::: Page extract :::
Yeah, I think I’ve said this a few times on the show, one of my favourite sort of Bruce Lee quotes of all time is something along the lines of You know, I don’t fear the man who’s practised 10,000 kicks, I fear the man who’s practised one kick 10,000 times and really that kick that one particular kick that specialisation is really what you know, people go to. And so I think you gave a really good example of that. And I knew you’re kind of touching on it there before, but just again, because just to get people to be aware, and you want to help and educate as much as possible, between, you know, let’s be frank predatory insurance company practices and attorneys who do not take time to sort of really communicate the process, what are the potential dangers or challenges clients could face? 

Joshua Brumley 31:18 

What clients don’t know what a good value for their claim is. And that’s really clear to me. The problem is, if you have a bad attorney, or an inexperienced attorney, or an attorney who’s really just like, I have to settle this case, because I got to keep the lights on and I need the money, even the attorney might not know that they’re doing it, they might not want to do it. And they just don’t know what they don’t know. And so I really went into this in a small amount in the beginning. But understanding how big the pie is what that policy limit is really like a basic first step of understanding how much you can get. And if you’re settling a claim for 22,000. And it’s a $25,000 policy, and the client had uninsured motorist coverage, then you don’t get access to the secondary pie, the UI M coverage, you don’t get access to a whole other value of case, because you settled the claim for less than the policy limit. And if you didn’t know that it was a $25,000. Policy. You don’t know that you’re $3,000 away from unlocking a whole other desert. So yeah, so understanding, understanding that that policy limit is the most important thing. And I see it so much that that other law firms who maybe aren’t as familiar with this process are just not getting this information. And and there’s just no way to evaluate a case. If you don’t know, that threshold issue.
::: Given information :::
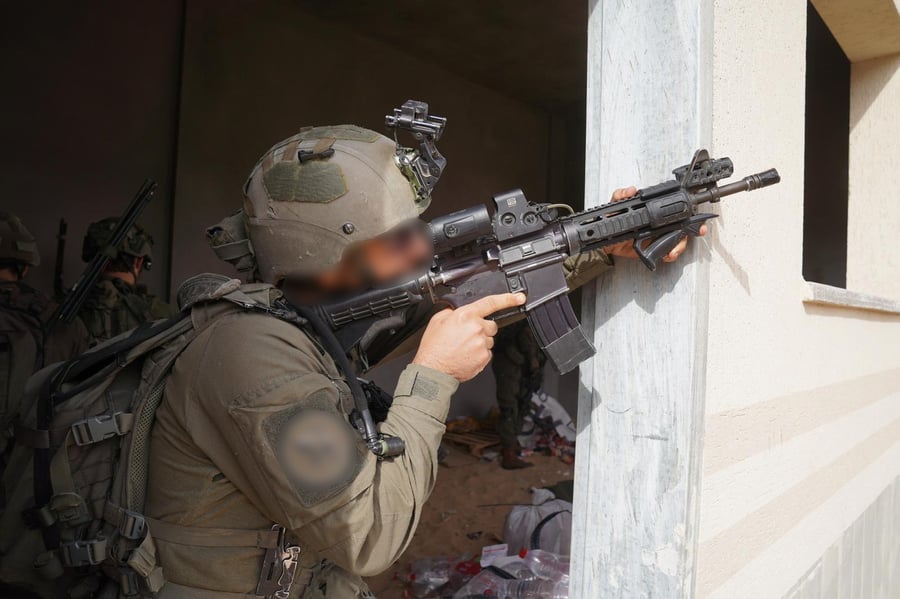 ירי ללא הפסקה: צפו בפעילות כוחות צה"ל ברצועת עזה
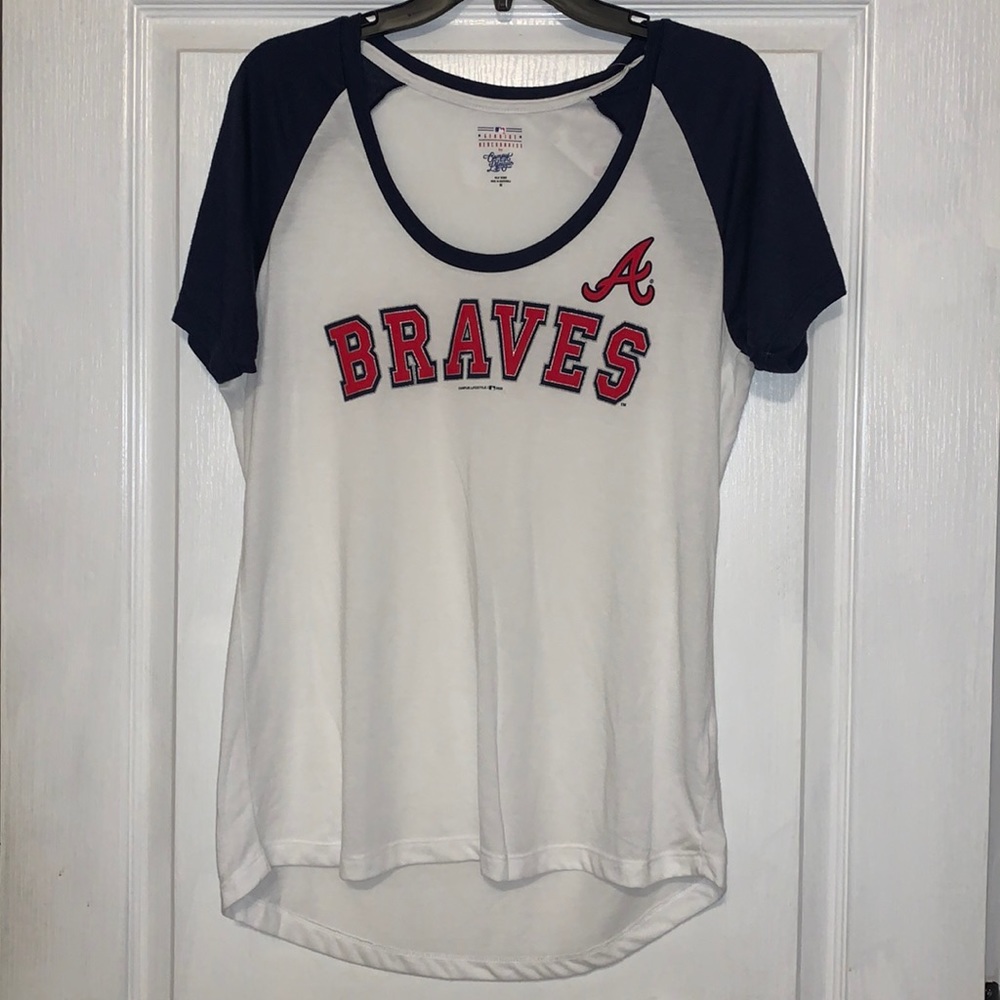 Braves baseball Tshirt new with tags size medium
:::
▶ Task list
#1 Do these statements agree with the interview transcript on insurance claims? Answer yes or no for each, and quote the words of the transcript that decide it.
(a) The host's favorite Bruce Lee quote is about fearing the man who has practiced one kick 10,000 times.
(b) Settling a claim for 22,000 on a $25,000 policy still gives the client access to the UIM coverage.
(c) Brumley calls the policy limit the most important thing to understand.
#2 Carry on the interview transcript on insurance claims, starting after its last sentence.

▶ Responses per task
#1
(a) Yes: "I fear the man who’s practised one kick 10,000 times"
(b) No: "then you don’t get access to the secondary pie, the UI M coverage"
(c) Yes: "understanding that that policy limit is the most important thing"

#2
Robert Hanna 33:03 

I think it’s details mattered out there. And I think understanding, you know, needing those details or understanding what it means to have that particular information is super, super important. Because like you say, you don’t know what you don’t know. And so that’s the value that we’re bringing, bringing there. And you know, people always say, you know, again, a lawyer friend of mine said, you know, people don’t ask you to hire attorneys to answer questions. They hire attorneys, because they know the right questions to ask in the first place. Right. And that’s to your point about the policy limit and everything else that’s going right. So I think that’s really where the the wisdom and what you’re getting in terms of that value. One thing that is still needs work in progress. And that’s for sure, and something that we advocate for on the show. And I just want to clear also does and I’m sure you do is access to justice, how are you encouraging access to justice in western Washington? What steps do you believe still needs to be taken to improve the access to justice in your state?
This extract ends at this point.